** Begin GIVEN TEXT **

Science Fiction: The Critics and the Visions

by Tom Shippey

I'd like to begin by sayiong how very grateful I am to the committee and the members of NESFA for the invitation to come here as Special Guest. I've been to many conventions, and have been a keynote speaker at more academic conferences than I can remember, but this is the only time I've been a guest at a proper science fiction  convention, and I feel it as the high point of a life in SF.

A life in SF? Well, anyway, more than fifty years. I can recall perfectly well the moment of conversion. Some time early in 1958 I was sick with something or other, confined to bed, recovering, and bored stiff. My mother, in desperation, went down to the small local newsagent and bought whatever they had to read — and her hand fell on the January 1958 Astounding. It was the British edition, which corresponded to the US edition of September 1957, so it had the first part of the Citizen of the Galaxy serial. As soon as I could get up, I went and placed an order for Astounding for the future — soaking up a significant fraction of my allowance — and never stopped it or missed an issue subsequently. That year Citizen of the Galaxy was followed by Poul Anderson's The Man who Counts, and then by Hal Clement's Close to Critical, and then by Jack Vance's lead novelette "The Miracle Workers." It's notorious that the Golden Age of SF is when you're fourteen (which is what I was), but I still think that was an extraordinary year to start on. It certainly changed my life. One thing that happened was that a moderate and largely uninterested school career suddenly bucked up. My handwriting altered markedly, I've no idea why, and I started winning prizes — not for SF, since there weren't any for that, but it was as if something had switched on in my head, sparked by the intellectual curiosity which SF had suddenly created. So, since then, I can look back on fifty rewarding years on involvement with the field.

I also look back over forty years as an English professor, which have not been so rewarding. I would like to offer two statements in my own defence here. First, when I was a professor with a title, back in England, I was a Professor of English Language (not Literature). And Tolkien, if he were here, would tell you that in UK universities the job of a Professor of English Language is to fight the Professors of English Literature, which I always did to the very best of my ability and resources. Second, even that was an accident too, and SF may have had something to do with it. In my last year as an undergraduate reading English at Cambridge, my Moral Tutor for some reason came into my set of rooms — we did have Moral Tutors then — and noticed a pile of Astoundings I had left lying around isntead of carefully hiding them as usual. A few days later, and I don't think this was a coincidence, he told me he would not recommend me for graduate study because (I think his words were) "you didn't have it in you." I accepted this with outward stoicism and an inner urge to show the ******s, but duly set off to work for Colgate-Palmolive instead. This career was, however, cut short by the start of the long UK recession of 1964-82, when all the new graduates lost their jobs, and after a long period of odd jobs I got taken on as a kind of temporary adjunct teaching Old English and the like (at which I had specialised in Cambridge, as far as you could then), at the University of Birmingham.

** End GIVEN TEXT **
** Begin DATASET SECTION **

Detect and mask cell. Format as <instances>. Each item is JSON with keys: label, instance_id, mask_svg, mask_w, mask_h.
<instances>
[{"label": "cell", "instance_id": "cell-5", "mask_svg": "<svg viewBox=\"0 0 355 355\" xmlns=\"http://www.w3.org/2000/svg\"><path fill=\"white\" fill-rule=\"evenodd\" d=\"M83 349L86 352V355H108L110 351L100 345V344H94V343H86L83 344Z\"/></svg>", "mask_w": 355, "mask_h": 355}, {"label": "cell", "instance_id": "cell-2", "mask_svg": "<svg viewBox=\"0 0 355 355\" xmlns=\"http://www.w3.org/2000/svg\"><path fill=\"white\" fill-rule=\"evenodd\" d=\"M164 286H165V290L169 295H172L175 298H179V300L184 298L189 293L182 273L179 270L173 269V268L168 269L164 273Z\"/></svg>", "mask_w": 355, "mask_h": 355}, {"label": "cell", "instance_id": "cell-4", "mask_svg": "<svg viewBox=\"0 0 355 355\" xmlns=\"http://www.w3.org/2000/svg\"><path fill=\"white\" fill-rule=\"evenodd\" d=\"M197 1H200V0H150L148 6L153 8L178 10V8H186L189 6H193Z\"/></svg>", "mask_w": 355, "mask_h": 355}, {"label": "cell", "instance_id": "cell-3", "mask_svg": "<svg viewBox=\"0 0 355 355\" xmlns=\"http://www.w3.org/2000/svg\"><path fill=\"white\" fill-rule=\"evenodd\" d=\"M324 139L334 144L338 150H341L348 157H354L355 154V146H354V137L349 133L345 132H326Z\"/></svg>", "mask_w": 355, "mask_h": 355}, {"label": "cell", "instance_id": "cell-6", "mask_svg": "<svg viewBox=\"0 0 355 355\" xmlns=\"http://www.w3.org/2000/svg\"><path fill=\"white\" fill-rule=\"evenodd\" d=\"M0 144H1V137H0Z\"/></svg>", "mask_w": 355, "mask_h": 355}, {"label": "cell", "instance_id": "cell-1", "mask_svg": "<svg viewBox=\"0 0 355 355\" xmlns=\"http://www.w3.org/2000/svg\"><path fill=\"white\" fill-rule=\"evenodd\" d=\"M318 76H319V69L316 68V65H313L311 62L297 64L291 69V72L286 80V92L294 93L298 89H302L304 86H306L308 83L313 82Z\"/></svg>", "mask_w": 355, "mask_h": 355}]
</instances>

** End DATASET SECTION **

*TASK TO COMPLETE*.
Write the next part of Tom Shippey's talk on science fiction and its critics, starting after its last sentence.

*ANSWER TO THE TASK*.
I would never have got even such a low-level job in modern conditions, and I think it was caused by another purely adventitious circumstance. At the interview they asked me what I'd been doing at Colgate-Palmolive. "Marketing Ajax," I replied (it's a kind of powder for cleaning baths and toilets). "And what does Ajax do?" enquired one of the elderly interviewers. "Why, sir," I replied, doing my best to talk like someone out of the eighteenth century, "can you not see that it is for the scouring of a jakes?" (Jakes is a very old and disused word for a latrine.) This was such a smart-ass answer that I'm sure old Shapiro voted for me immediately, and when the only other likely candidate was discovered to have a criminal conviction, I got the job. Not with much job security! I still recall my fatherly old head of department, T.J.B. Spencer, putting an arm round my shoulder and saying kindly, "Tom, if you don't publish before your contract runs out, it will not be renewed."

Cheered on in this way, I started publishing academically with such speed and ferocity that I was was an Oxford Fellow at 29 — and they don't often give Oxford Fellowships to people from redbrick universities, especially ones with first degrees from Cambridge — and a full professor at 35. But all this publishing was about Old English. I kept the SF stuff, and the fantasy, pretty much under wraps till I had tenure and my own department. One thing I have passed on to the NESFA committee is a series of fifteen articles on SF and fantasy, published over the years, each one with a personal preface saying how it came to be written, and one of the main themes of these is the slow process of "outing" which I went through; while another is an increasing discontent with academic literary criticism.

However, I will now drop the professorial reflections for the moment, and go back to SF. My main question is, what did I (and we) get out of it, that we could get nowhere else? And I mean to consider that under three headings, like this:

  1. What triggered the appearance of SF? This goes back to my father's lifetime (1904-62).
  2. What visions has it produced in my own lifetime (born 1943, became aware of SF 1958)?
  3. And why do I feel, now, in 2010, a certain discontent — as if there's something missing, something I'm waiting for?

So, first, what triggered the appearance of SF — which I date, despite the many attempts to provide SF with a respectable earlier ancestry, to H.G. Wells and the 1890s ( I opened my Oxford Book of Science Fiction Stories with Wells's "The Land Ironcalds," 1903)? And here I would like to ask the audience a question:

Do you remember the moment when you realised you were going to die? That this thing "death" applied to you? That there would be a time when you wouldn't be here?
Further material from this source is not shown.